◆ **Written instruction**: Copy each of the entries below word for word, keeping every line as it appears.
----
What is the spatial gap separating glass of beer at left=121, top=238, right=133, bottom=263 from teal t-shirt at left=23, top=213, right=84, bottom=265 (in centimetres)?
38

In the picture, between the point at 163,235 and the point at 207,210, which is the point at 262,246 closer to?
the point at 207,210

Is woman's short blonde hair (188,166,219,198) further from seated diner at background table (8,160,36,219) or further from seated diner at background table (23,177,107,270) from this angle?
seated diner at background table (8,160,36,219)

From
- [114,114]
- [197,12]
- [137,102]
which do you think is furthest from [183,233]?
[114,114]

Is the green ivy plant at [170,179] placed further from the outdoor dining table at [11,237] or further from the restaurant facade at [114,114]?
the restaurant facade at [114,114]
----
◆ **Exercise output**:
What is the spatial gap separating glass of beer at left=121, top=238, right=133, bottom=263 from teal t-shirt at left=23, top=213, right=84, bottom=265 (in centimetres)?
38

In the picture, between the point at 163,235 and the point at 207,210, which is the point at 262,246 closer to?
the point at 207,210

Is woman's short blonde hair (188,166,219,198) further from seated diner at background table (8,160,36,219) or further from seated diner at background table (23,177,107,270) from this angle?
seated diner at background table (8,160,36,219)

From
- [114,114]
- [197,12]
- [137,102]
which do you think is furthest from [183,233]?
[114,114]

Is the green ivy plant at [170,179] placed further from the outdoor dining table at [11,237] or further from the restaurant facade at [114,114]?
the restaurant facade at [114,114]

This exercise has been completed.